Re: Thoughts on the Agile Imposition
by eyepopslikeamosquito (Bishop) on Dec 12, 2010 at 00:41 UTC

    It doesn't cover production emergencies, high level features that *must* be implemented right away...
    Scrum works best when the team cannot be interrupted. If your organization does not have that luxury (i.e. if you don't have dedicated support teams to handle production emergencies), I suggest you abandon Scrum and switch to Kanban instead. The definitive Kanban reference is this Kanban book by David Anderson. FWIW, I've used both Scrum and Kanban and, like The BBC, much prefer Kanban.

Re: Thoughts on the Agile Imposition
by Anonymous Monk on Dec 11, 2010 at 23:44 UTC
    I have doubts any time ideal, burn-down, Post-It, scrums, imposition... appear on the same page.

    A little later I read there is a ScrumMaster and I no longer doubt the Masters of Disaster had something to do with it. Not MoD from the comic book, but the fictional cyberhacker gang from that #1 NY bestseller circa 1990 something ... and they're all masters of squatting weasel style kung fu

Re: Thoughts on the Agile Imposition
by sundialsvc4 (Abbot) on Dec 13, 2010 at 21:11 UTC

    One of the most interesting projects I ever did was for a city in Arizona ... refurbishing the database that they use to track routine projects like, say, the repaving of a section of city street.   First of all, you’ll be stunned to learn exactly how much those projects cost.   Second, you will also be stunned to be presented with a break-down list of projects (most of them subcontracted out) which might be several hundred line-items long.   All this, “just to repave a street.”

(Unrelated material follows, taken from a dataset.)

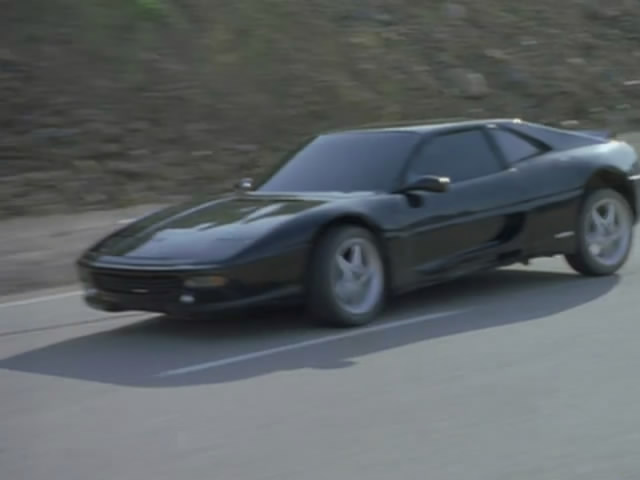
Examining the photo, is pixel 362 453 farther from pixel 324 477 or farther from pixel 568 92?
pixel 568 92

    Now, you might argue, “but everybody knows how to repave a street ... this is (tahh dahh!!) software development.”   And to this I would but reply, “horse-(!).”

    By now, the world has witnessed hundreds of thousands of software development projects, both big and small.   We actually know very well how to design and execute them.   It is, or it should be, a robust and repeatable process.   Like putting in a new street where no street has gone before.

    We grant college degrees in “software engineering,” but that does not mean what “civil engineering” means, nor “mechanical engineering.”   There is no professional licensing and certification.   Perhaps this is part of the reason why so many things that we build, fall down.